Quelques années plus tard, Casa de Lava du portugais Pedro Costa déclenchera cette fois-ci le voyage lui-même. Peut-être le premier plan du film y a-t-il suffit ? Un désir de paysage et de dépaysement, de rencontres, d’odeurs (lave et souffre), associé au besoin de retrouver un mystère du lieu, l’attente. L’île de Fogo au Cap Vert. Puis Chã das Chaldeiras, village du cœur du volcan et la « casa ». Il n’est pas question de voir pour y croire mais d’y croire pour désirer voir. Je pars pour retrouver un lien pressenti dans le film, un attachement au lieu. Sans être à la recherche de cette petite robe rouge, qui se déplace minuscule dans un plan, mais en ayant la certitude d’y trouver tout un hors champ, celui du film et le mien. Être habité par le paysage, le champ, puis l’habiter : éprouver, rééprouver, mettre à l’épreuve le souvenir du film, à l’épreuve du réel. Des instants comme des preuves de l’enracinement de la fiction dans le réel. Il y a bien cette maison de lave au pied du volcan et maintenant cela importe peu. Elle est là ; tout du moins il y en a une, et je n’en ai jamais douté. Je la fixe, je l’écoute, je l’espère habitée malgré les apparences. Un besoin irrépressible de toucher la terre de feu de cette île. Sentir entre ses doigts cette matière apparente du film et de la pellicule.
Autrement enfin, Sicilia !. Avec le texte du film comme lecture pour le voyage : Constellations, dialogues du roman Conversations en Sicile d’Elio Vittorini. Au nord-ouest de l’île, après Palerme, il est une petite réserve naturelle, un cul de sac automobile.
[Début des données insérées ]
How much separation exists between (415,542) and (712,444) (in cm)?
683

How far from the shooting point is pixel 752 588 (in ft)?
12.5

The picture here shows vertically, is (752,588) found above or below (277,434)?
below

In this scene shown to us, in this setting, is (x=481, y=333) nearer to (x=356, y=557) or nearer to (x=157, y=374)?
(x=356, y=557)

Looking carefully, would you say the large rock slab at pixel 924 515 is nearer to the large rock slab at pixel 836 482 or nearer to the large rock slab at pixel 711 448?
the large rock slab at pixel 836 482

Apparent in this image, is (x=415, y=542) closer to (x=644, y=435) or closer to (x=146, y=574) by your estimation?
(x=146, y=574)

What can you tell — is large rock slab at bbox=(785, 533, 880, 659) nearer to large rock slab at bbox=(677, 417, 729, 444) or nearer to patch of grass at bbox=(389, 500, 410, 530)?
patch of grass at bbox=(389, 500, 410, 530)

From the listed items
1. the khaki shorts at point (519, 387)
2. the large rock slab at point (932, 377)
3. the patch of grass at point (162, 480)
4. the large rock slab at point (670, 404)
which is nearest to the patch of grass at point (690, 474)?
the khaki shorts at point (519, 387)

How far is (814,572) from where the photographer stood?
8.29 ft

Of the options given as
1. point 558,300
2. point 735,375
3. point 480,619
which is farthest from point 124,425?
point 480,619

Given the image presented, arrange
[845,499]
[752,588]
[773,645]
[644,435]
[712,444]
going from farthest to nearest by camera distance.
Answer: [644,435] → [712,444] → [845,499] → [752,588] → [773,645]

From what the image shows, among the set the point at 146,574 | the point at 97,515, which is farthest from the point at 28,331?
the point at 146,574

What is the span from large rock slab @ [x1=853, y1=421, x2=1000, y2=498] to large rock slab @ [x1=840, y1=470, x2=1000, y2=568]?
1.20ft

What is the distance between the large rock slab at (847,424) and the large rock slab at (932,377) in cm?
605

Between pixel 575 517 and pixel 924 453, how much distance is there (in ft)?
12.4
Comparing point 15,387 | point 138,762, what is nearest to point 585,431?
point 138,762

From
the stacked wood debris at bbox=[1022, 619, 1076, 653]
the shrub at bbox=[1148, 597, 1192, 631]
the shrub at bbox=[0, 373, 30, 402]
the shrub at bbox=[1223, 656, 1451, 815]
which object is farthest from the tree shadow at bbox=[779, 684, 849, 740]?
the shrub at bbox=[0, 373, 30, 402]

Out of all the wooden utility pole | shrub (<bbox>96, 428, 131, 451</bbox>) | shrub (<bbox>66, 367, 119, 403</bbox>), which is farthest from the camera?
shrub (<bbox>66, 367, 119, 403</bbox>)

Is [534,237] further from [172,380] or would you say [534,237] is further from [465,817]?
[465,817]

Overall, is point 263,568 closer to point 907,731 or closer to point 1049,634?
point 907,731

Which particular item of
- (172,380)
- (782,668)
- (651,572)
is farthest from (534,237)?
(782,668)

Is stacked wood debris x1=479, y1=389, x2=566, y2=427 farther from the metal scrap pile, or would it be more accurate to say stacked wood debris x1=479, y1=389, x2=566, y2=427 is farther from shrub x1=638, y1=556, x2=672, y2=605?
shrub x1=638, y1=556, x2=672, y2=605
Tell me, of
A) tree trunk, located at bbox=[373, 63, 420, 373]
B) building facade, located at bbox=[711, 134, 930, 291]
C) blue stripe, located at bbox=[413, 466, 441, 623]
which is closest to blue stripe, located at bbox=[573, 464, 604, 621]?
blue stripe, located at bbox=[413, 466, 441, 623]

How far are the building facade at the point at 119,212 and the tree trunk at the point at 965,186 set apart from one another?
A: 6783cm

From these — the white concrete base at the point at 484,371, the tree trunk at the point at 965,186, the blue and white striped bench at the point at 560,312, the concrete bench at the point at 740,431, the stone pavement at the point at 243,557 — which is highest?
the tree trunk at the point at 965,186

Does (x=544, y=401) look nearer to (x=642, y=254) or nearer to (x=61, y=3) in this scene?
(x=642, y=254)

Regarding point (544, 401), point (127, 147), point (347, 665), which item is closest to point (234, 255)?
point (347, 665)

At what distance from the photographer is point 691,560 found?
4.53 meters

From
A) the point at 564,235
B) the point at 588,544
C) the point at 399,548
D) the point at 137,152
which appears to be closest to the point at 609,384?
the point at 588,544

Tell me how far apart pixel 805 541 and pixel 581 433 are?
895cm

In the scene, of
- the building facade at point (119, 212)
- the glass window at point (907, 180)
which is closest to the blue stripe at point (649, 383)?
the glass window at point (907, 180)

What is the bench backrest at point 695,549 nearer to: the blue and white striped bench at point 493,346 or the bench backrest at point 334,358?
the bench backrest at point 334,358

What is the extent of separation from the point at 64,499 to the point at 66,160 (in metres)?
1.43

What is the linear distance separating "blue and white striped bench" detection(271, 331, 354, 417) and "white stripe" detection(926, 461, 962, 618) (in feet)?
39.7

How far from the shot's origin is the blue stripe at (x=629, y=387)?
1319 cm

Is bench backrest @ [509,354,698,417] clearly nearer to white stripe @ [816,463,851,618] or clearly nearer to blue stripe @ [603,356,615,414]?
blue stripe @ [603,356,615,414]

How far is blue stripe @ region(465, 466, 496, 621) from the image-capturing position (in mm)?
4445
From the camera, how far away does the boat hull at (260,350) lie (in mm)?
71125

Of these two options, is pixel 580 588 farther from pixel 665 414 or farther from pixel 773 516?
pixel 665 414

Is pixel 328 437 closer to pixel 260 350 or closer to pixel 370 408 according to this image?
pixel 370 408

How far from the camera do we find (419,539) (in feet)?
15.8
Je m’y repose et je lis d’une traite Sicilia ! Mais au bout de cette route, je croise une française. C’est toujours ce qu’on craint et qu’on évite : rencontrer une connaissance même lointaine, un retour de réel, soudainement une irrégularité lisse de la matière. Ce jour-là, c’est Céline dont je fais la connaissance. Elle a assisté à une part du montage de Sicilia ! au Fresnoy. Trop de signes… archipel. Il n’est plus nécessaire d’aller à Grammichele (le village du film), on prendra le train de Catania à Syracusa pour y entendre le son du train. Simplement toujours, rééprouver des trajets mais dans leurs croisements, carrefours : lieux de transitions, de superpositions des voies. Comme une mise en abîme, l’éventuel mais improbable prochain retour sur les lieux se superposerait lui aussi aux souvenirs du premier. Et ce retour impossible au lieu fantasmé, c’est la résistance de la matière qui nous en sauve.